● Problem to solve
According to the article on building a game's narrative, where does the game take place?

Building a Solid Narrative Foundation for a Video Game: Lessons Learned
A behind the scenes look at my games narrative. A retrospective on how to build a solid foundation for games narratives during production, and focusing on player read text.
For the last three months I’ve been working on a video game prototype with some classmates for UCSC. The game project at the current moment is an Action/Adventure game where you destroy robots. The game takes place on a space station completely inhabited by hostile robots, the main character crash lands inside the station and is saved by a weapon that has the mind of a dog inside of it. Since your ship is destroyed your goal is to escape the station, and survive the hostile environment. There are a lot more narrative points that I’ve skipped, but that is the gist of it.
The inspiration for the narrative came from books like Infinite, We are Many we are Bob, and The Singularity trap. Of course among tons of other things that I’ve forgotten at the present moment. I’m a huge sci-fi fan and have been reading it for years, also as you can probably tell I’m a huge Dennis E. Taylor fan. Assuming my “Bacon Number” is low one day my writings may end up in front of him and I’ll get the chance to meet him. That would be cool. In any event, The main inspiration I had for the narrative was a flip of the Bob books. What if a robot didn’t want to be a robot anymore.
I had this very vivid image of a man trapped in a robotic non-humanoid body attempt to smash food into what it hysterically thinks could be a mouth. Burning with the desire to be mortal, but trapped in a mechanical body. I’m definitely not the first person to think this, but screw it this is my take on it. That eventually blossomed into a lot of ideas that I’m not totally sure go together, but I’ll be damned if I wasn’t going to give a shot. I had some design requirements from the programming team that they wanted the main mechanic to involve a sword with the brain of a dog. Originally the demo was going to be a roguelike so there needed to be a narrative reason for the player to A: not be killed when defeated, and B: why the levels were changing. Finally the weapon was going to be modular, and you got modules from defeating enemies. My personal goal was for the narrative to work around the game mechanics so we weren’t sacrificing anything, but to still allow the narrative to inform the game mechanics where needed.

● Recorded information
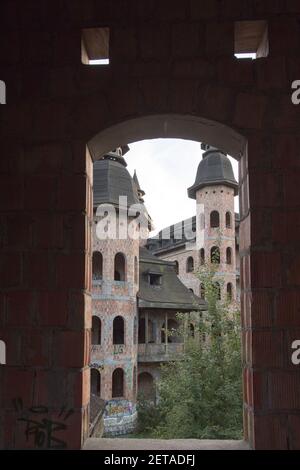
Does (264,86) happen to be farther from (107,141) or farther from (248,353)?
(248,353)

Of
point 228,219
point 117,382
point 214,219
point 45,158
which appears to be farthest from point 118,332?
point 45,158

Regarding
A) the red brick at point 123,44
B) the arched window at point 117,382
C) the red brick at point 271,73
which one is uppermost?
the red brick at point 123,44

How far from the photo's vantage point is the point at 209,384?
564 inches

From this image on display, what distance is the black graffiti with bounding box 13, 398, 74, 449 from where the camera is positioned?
10.4 ft

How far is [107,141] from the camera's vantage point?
3824mm

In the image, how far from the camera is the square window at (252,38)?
11.9 feet

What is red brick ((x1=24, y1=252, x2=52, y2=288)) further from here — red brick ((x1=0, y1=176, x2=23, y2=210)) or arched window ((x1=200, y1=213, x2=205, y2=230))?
arched window ((x1=200, y1=213, x2=205, y2=230))

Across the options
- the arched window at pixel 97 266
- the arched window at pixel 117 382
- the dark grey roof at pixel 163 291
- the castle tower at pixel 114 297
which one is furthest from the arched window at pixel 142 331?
the arched window at pixel 97 266

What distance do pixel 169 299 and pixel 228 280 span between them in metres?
4.99

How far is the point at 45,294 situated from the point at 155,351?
23.3m

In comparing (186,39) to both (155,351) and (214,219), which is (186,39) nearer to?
(155,351)

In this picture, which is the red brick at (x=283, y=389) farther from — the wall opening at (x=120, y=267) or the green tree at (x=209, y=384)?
the wall opening at (x=120, y=267)

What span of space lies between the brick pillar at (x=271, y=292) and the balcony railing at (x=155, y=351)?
22.6 metres

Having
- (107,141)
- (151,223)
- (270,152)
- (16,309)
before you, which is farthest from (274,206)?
(151,223)
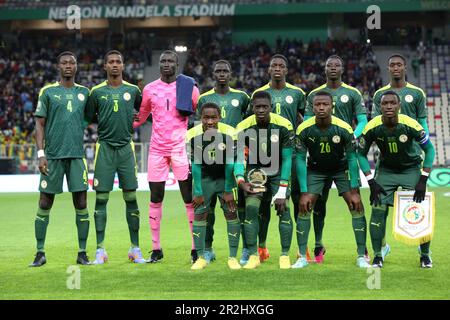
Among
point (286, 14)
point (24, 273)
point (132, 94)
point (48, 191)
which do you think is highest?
point (286, 14)

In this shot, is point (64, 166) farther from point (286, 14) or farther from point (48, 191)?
point (286, 14)

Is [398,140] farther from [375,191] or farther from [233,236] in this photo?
[233,236]

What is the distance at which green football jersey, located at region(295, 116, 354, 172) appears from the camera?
8.92m

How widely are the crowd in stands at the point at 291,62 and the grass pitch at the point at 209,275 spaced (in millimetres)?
20732

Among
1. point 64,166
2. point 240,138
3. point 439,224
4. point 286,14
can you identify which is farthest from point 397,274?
point 286,14

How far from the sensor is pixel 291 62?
34688mm

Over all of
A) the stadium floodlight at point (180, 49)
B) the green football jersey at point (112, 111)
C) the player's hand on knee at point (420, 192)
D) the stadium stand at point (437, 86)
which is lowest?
the player's hand on knee at point (420, 192)

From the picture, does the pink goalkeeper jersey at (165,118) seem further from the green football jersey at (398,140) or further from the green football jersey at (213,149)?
the green football jersey at (398,140)

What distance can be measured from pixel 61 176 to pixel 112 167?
24.4 inches

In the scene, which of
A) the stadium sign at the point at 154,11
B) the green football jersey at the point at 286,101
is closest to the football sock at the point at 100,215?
the green football jersey at the point at 286,101

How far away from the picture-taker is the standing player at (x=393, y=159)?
8789 millimetres

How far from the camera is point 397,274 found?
8.35m

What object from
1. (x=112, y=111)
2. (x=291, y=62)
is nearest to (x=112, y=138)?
(x=112, y=111)
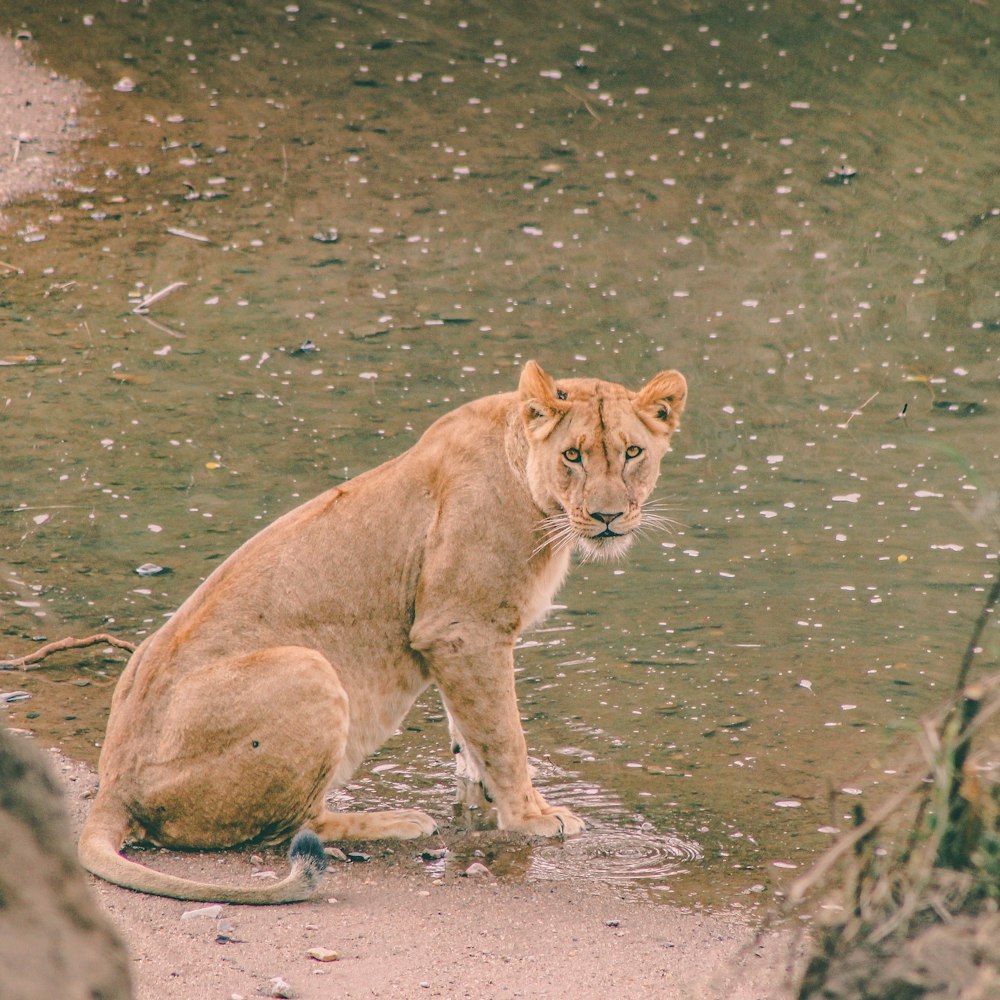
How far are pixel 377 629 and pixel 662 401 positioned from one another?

● Solution below
On a space station completely inhabited by hostile robots.